* [Supplied entries]:
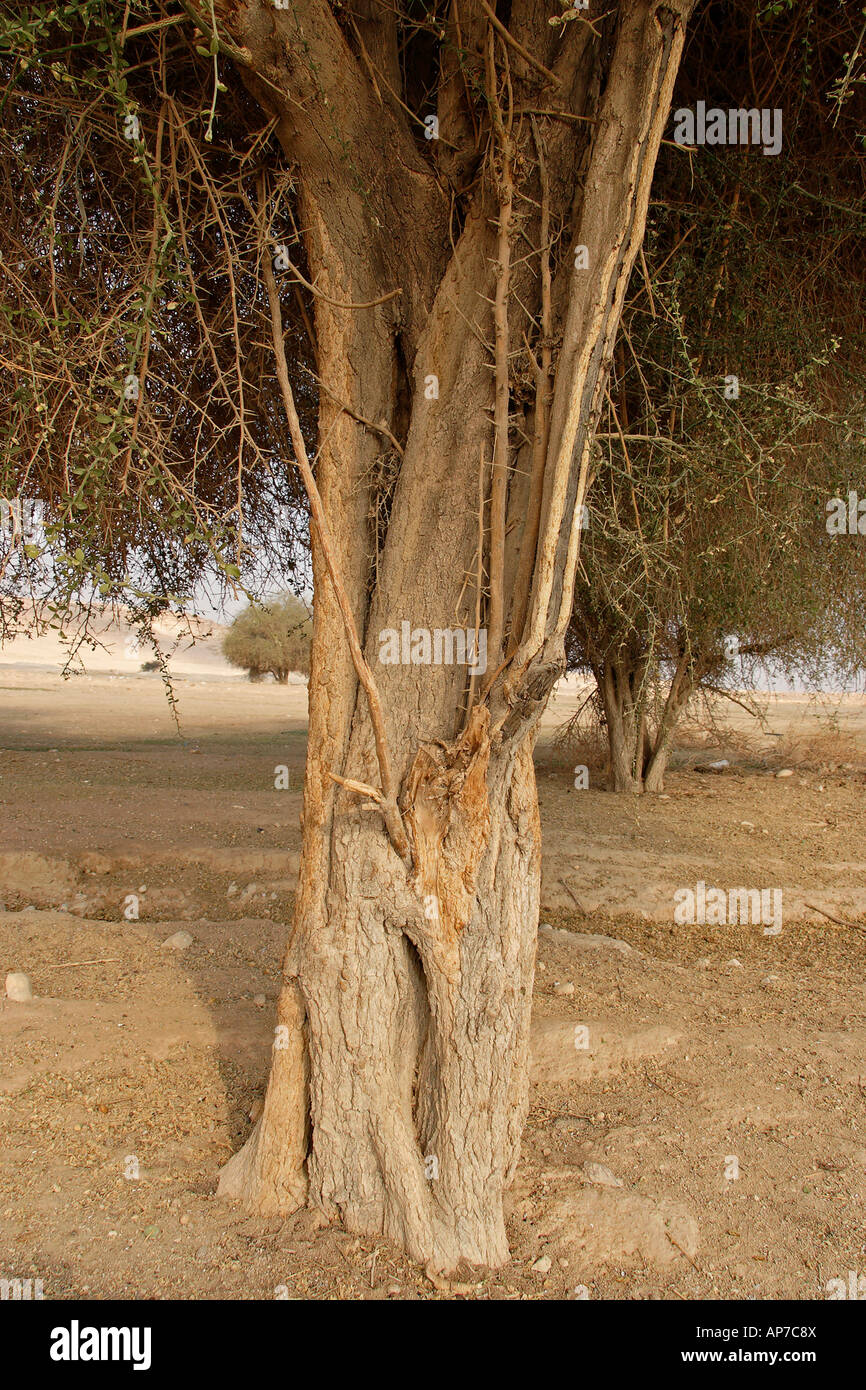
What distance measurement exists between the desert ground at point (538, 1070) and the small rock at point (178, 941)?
0.05 meters

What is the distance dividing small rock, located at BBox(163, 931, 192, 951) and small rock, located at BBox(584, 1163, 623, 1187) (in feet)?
9.56

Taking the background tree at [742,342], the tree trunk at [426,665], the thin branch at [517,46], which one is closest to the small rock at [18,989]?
the tree trunk at [426,665]

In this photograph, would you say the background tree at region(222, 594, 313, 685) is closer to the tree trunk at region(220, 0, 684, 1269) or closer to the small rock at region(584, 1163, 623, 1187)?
the tree trunk at region(220, 0, 684, 1269)

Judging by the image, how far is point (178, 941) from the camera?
566cm

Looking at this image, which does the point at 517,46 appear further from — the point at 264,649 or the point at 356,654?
the point at 264,649

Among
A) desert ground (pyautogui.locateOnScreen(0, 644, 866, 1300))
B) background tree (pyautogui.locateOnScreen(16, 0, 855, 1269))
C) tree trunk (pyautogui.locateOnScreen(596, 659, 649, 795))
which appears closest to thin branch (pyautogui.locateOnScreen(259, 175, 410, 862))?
background tree (pyautogui.locateOnScreen(16, 0, 855, 1269))

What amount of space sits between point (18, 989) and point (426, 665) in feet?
9.50

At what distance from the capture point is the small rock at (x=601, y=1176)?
349cm

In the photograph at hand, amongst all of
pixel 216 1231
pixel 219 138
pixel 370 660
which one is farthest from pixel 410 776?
pixel 219 138

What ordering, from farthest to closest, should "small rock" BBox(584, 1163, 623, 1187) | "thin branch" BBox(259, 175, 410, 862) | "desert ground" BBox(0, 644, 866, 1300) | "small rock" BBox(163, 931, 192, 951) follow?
"small rock" BBox(163, 931, 192, 951)
"small rock" BBox(584, 1163, 623, 1187)
"desert ground" BBox(0, 644, 866, 1300)
"thin branch" BBox(259, 175, 410, 862)

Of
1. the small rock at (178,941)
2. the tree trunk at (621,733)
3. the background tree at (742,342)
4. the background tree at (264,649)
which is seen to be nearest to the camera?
the background tree at (742,342)

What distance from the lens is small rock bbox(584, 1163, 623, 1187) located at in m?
3.49

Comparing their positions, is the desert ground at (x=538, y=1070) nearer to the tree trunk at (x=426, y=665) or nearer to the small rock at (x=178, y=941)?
the small rock at (x=178, y=941)

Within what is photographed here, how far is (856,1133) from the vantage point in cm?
394
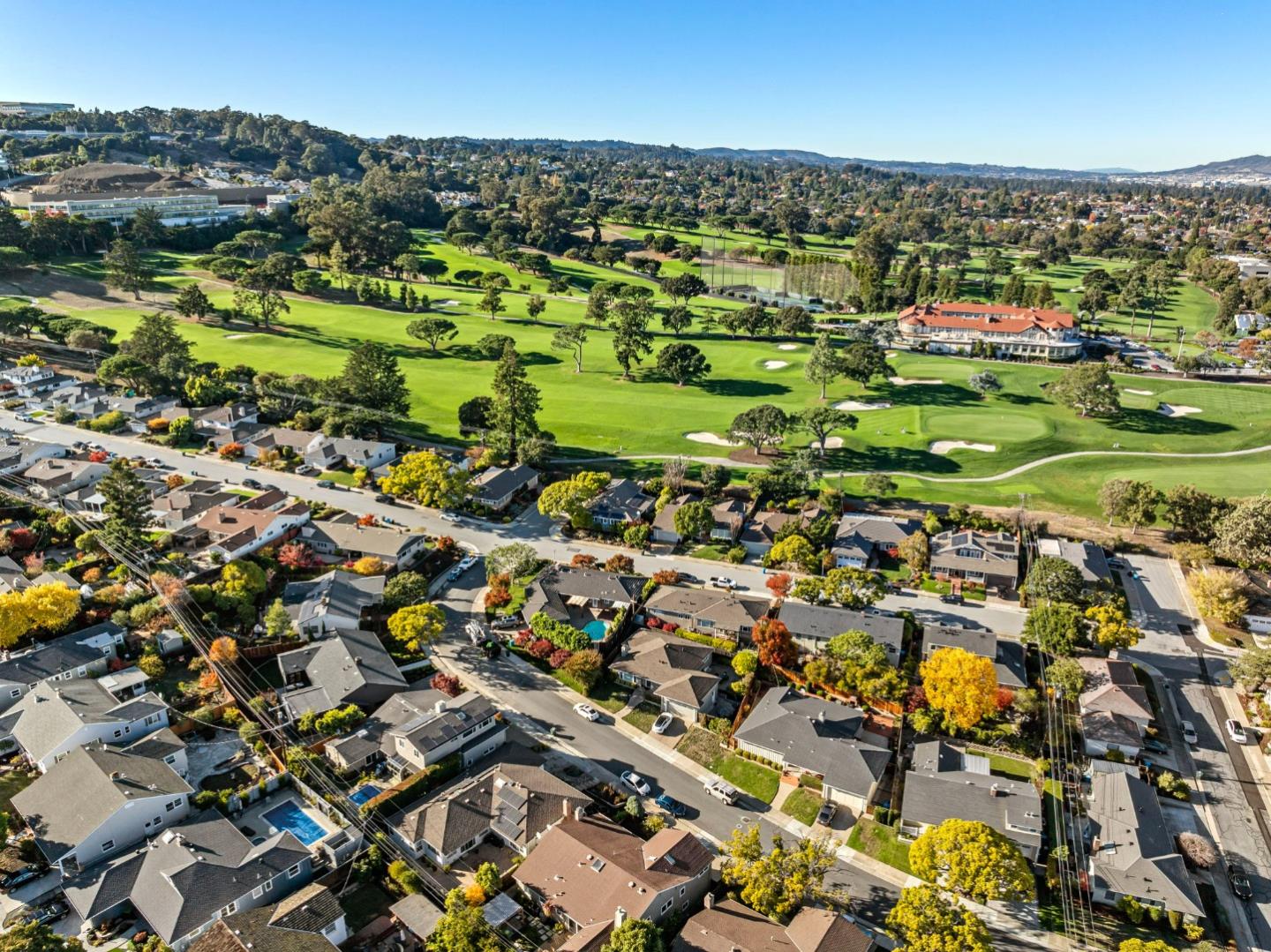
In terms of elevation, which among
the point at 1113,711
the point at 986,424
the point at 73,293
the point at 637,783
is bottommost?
the point at 637,783

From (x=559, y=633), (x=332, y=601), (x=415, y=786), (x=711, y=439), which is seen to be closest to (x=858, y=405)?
(x=711, y=439)

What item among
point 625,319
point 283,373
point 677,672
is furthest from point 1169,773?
point 283,373

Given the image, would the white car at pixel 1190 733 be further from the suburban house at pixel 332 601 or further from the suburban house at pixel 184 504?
the suburban house at pixel 184 504

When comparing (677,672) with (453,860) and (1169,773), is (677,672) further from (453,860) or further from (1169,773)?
(1169,773)

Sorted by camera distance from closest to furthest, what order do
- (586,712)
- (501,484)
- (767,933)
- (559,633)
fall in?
(767,933)
(586,712)
(559,633)
(501,484)

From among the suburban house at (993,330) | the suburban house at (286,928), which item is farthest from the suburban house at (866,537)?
→ the suburban house at (993,330)

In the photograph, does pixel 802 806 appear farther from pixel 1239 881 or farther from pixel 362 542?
pixel 362 542
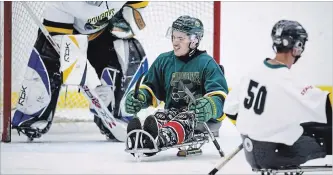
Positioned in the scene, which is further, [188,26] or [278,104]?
[188,26]

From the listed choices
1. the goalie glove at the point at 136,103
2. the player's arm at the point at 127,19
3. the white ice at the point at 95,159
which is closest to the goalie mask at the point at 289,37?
the white ice at the point at 95,159

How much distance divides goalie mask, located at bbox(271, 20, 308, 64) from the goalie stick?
5.27 feet

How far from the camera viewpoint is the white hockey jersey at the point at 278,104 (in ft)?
5.31

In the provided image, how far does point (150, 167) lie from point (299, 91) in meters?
0.86

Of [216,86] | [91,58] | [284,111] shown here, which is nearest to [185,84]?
[216,86]

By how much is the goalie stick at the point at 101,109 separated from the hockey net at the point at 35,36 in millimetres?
298

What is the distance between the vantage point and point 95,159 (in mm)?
2656

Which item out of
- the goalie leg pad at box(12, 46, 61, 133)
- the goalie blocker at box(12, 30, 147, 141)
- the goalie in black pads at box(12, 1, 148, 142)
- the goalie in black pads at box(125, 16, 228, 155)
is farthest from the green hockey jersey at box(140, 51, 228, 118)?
the goalie leg pad at box(12, 46, 61, 133)

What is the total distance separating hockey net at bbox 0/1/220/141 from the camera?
3.51 meters

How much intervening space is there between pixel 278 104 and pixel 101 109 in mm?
1694

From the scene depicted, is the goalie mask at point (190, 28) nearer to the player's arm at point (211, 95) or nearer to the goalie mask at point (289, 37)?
the player's arm at point (211, 95)

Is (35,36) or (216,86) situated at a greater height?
(35,36)

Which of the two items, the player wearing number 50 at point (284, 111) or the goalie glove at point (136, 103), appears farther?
the goalie glove at point (136, 103)

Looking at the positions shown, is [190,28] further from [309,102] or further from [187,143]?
[309,102]
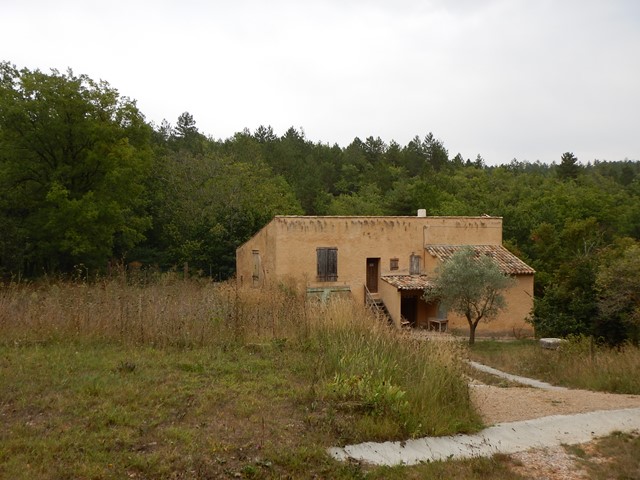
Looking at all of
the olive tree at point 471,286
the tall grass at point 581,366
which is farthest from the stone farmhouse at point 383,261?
the tall grass at point 581,366

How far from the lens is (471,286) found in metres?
20.6

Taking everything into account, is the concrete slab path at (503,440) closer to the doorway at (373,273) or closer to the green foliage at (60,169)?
the doorway at (373,273)

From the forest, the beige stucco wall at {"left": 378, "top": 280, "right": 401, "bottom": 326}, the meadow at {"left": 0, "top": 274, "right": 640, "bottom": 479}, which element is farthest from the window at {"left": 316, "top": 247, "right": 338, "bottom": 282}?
the meadow at {"left": 0, "top": 274, "right": 640, "bottom": 479}

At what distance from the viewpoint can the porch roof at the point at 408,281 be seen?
23125 millimetres

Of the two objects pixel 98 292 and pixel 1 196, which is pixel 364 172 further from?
pixel 98 292

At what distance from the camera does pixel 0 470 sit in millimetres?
4113

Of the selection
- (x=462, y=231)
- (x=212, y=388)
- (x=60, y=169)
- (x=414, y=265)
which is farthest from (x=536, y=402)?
(x=60, y=169)

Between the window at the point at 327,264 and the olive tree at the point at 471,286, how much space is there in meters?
4.61

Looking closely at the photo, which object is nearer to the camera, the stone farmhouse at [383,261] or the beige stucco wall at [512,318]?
the stone farmhouse at [383,261]

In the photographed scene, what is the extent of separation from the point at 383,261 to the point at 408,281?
1566mm

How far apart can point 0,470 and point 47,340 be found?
442 cm

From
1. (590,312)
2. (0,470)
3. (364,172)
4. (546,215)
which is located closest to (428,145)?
(364,172)

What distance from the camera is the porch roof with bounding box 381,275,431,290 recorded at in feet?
75.9

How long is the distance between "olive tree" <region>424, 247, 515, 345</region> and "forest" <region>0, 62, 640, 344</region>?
1917 millimetres
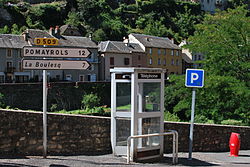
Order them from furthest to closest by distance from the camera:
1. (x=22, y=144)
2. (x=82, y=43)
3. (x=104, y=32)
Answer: (x=104, y=32), (x=82, y=43), (x=22, y=144)

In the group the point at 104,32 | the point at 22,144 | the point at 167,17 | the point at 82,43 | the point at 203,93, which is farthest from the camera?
the point at 167,17

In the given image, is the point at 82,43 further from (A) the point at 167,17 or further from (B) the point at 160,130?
(A) the point at 167,17

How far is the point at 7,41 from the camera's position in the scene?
153 feet

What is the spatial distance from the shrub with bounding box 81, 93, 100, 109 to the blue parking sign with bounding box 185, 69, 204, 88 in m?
35.6

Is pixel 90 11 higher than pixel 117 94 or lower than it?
higher

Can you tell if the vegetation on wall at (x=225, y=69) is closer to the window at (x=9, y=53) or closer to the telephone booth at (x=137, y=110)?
the telephone booth at (x=137, y=110)

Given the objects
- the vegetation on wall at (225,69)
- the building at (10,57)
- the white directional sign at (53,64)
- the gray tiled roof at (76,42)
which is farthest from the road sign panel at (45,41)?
the gray tiled roof at (76,42)

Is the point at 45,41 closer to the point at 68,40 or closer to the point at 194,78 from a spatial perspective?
the point at 194,78

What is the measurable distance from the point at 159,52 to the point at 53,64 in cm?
5613

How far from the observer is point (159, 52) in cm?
6438

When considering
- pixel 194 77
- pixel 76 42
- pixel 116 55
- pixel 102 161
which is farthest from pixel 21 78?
pixel 102 161

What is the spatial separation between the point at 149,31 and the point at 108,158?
241 ft

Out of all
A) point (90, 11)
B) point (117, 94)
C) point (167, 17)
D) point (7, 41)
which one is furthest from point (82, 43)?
point (167, 17)

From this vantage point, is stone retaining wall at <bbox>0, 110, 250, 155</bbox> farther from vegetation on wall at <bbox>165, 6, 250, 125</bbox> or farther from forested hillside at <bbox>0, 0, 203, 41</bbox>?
forested hillside at <bbox>0, 0, 203, 41</bbox>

* [The problem]:
Arrange the entries from the line containing "From this vantage" through the end of the entries as a Markdown table, omitting blank lines. Use two columns: Row, with each line's number, and Entry Line, with the line itself.

* [Correct response]:
| Row | Entry Line |
|---|---|
| 1 | From this vantage point, is stone retaining wall at <bbox>0, 110, 250, 155</bbox> farther from vegetation on wall at <bbox>165, 6, 250, 125</bbox> or farther from forested hillside at <bbox>0, 0, 203, 41</bbox>? |
| 2 | forested hillside at <bbox>0, 0, 203, 41</bbox> |